Provide Context and Intent: Explain the purpose of the image. The model’s understanding of context will influence the final output. For example, “Create a logo for a high-end, minimalist skincare brand” will yield better results than just “Create a logo.”
Iterate and Refine: Don’t expect a perfect image on the first try. Use the conversational nature of the model to make small changes. Follow up with prompts like, “That’s great, but can you make the lighting a bit warmer?” or “Keep everything the same, but change the character’s expression to be more serious.”

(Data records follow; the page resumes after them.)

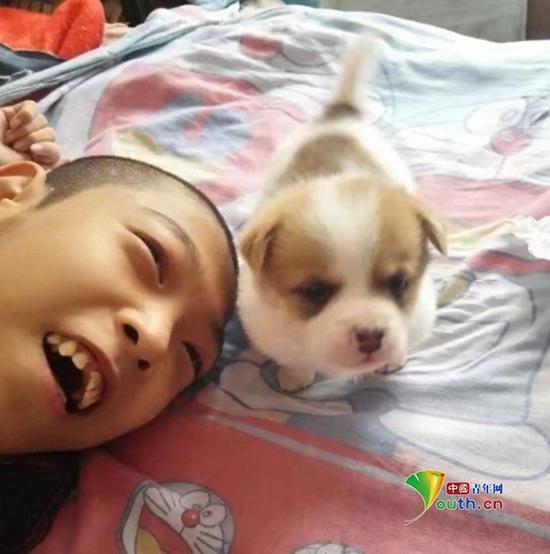 赵琦龙和他的玩伴宠物狗。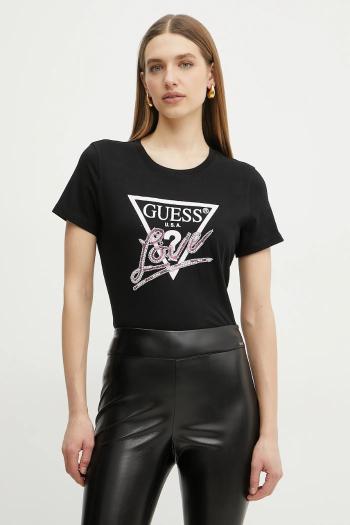 Bavlnené tričko Guess dámske, čierna farba, W5GI05 I3Z14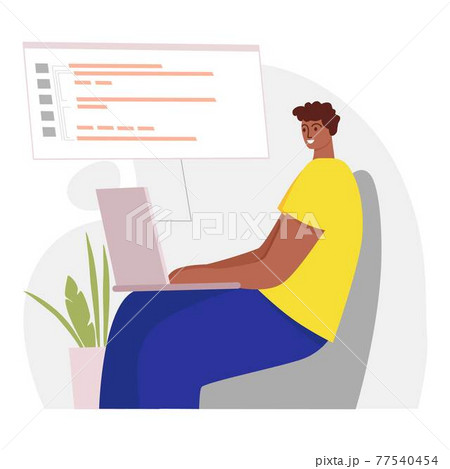 Programmer working on web development on computer. Concept of script coding and programming in php, python, javascript, other languages. Software developer. Flat cartoon illustration design 77540454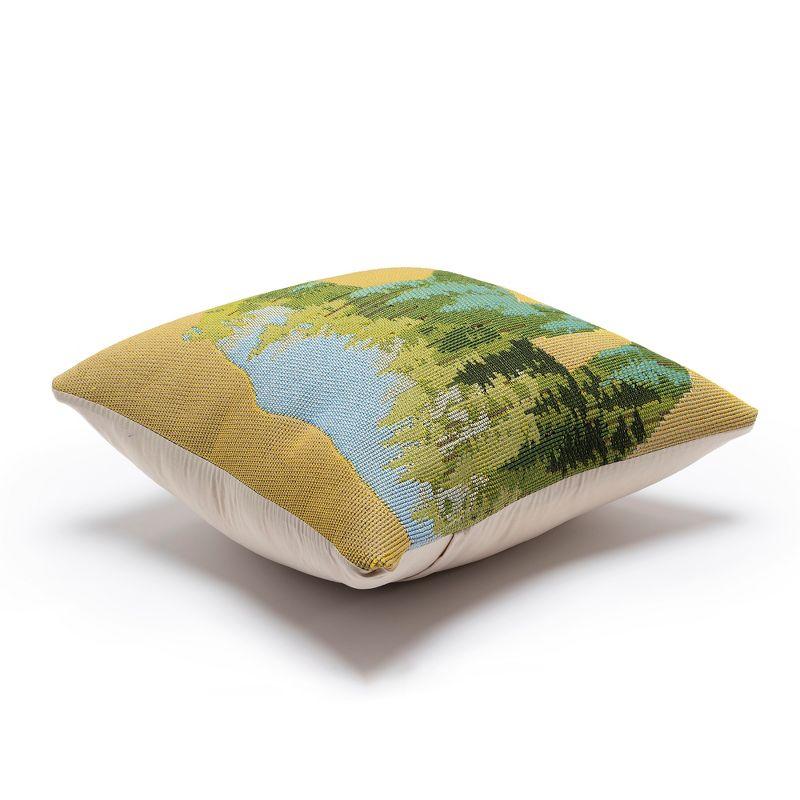 Marina Lodge 18" Square Indoor/Outdoor Pillow in Natural Tones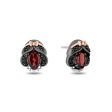 Enchanted Disney Fine Jewelry Black Rhodium Over Sterling Silver and 10K Rose Gold 1 7 CTTW White Diamond and Black diamond with Red Garnet Snow White Stud Earrings Cheap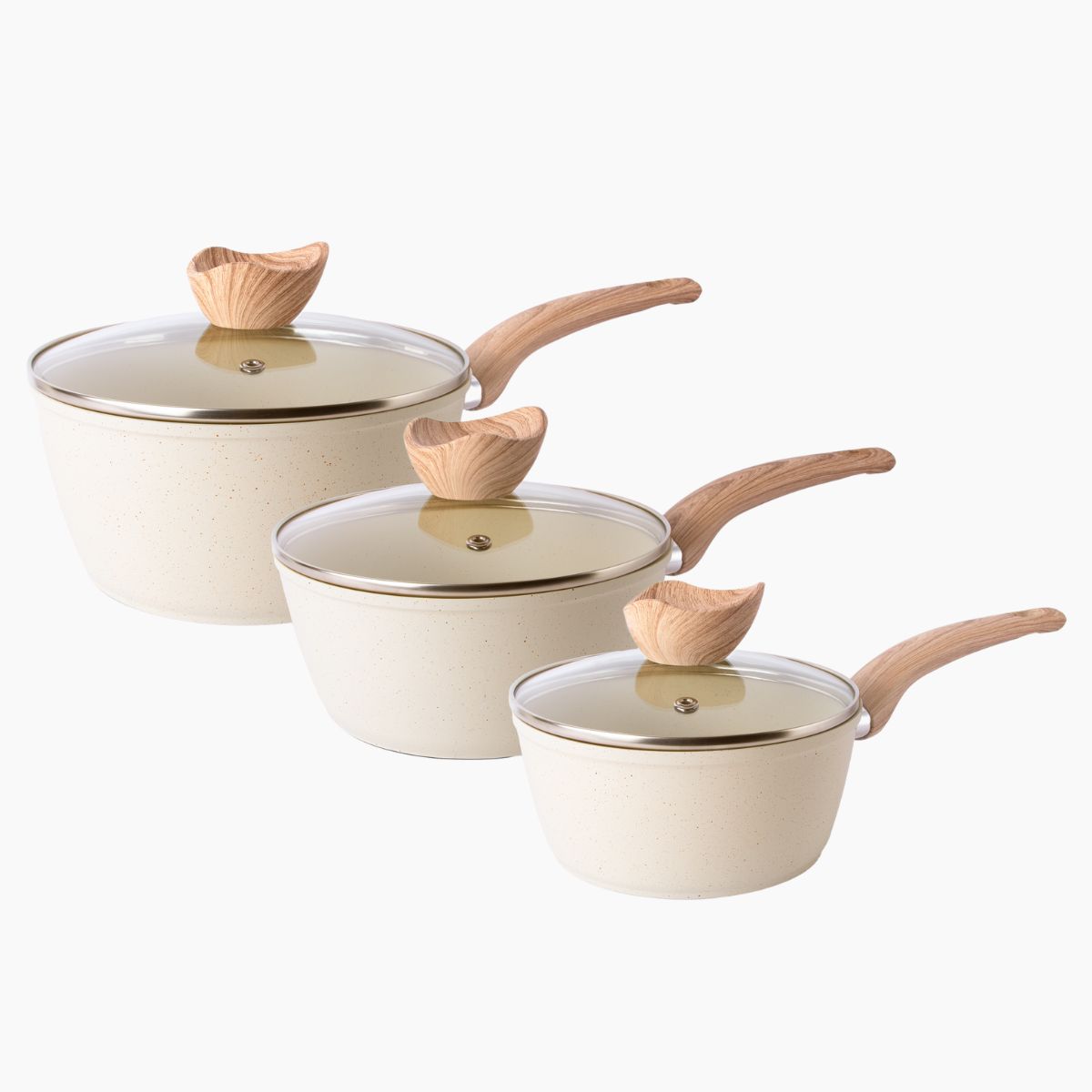 Cream granite 3-Piece Non-Stick Induction Saucepan Set  with glass lids. – 16cm 18cm 20cm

Use Step-by-Step Instructions: For complex scenes with many elements, break your prompt into steps. “First, create a background of a serene, misty forest at dawn. Then, in the foreground, add a moss-covered ancient stone altar. Finally, place a single, glowing sword on top of the altar.”
Use “Semantic Negative Prompts”: Instead of saying “no cars,” describe the desired scene positively: “an empty, deserted street with no signs of traffic.”
Control the Camera: Use photographic and cinematic language to control the composition. Terms like wide-angle shot, macro shot, low-angle perspective.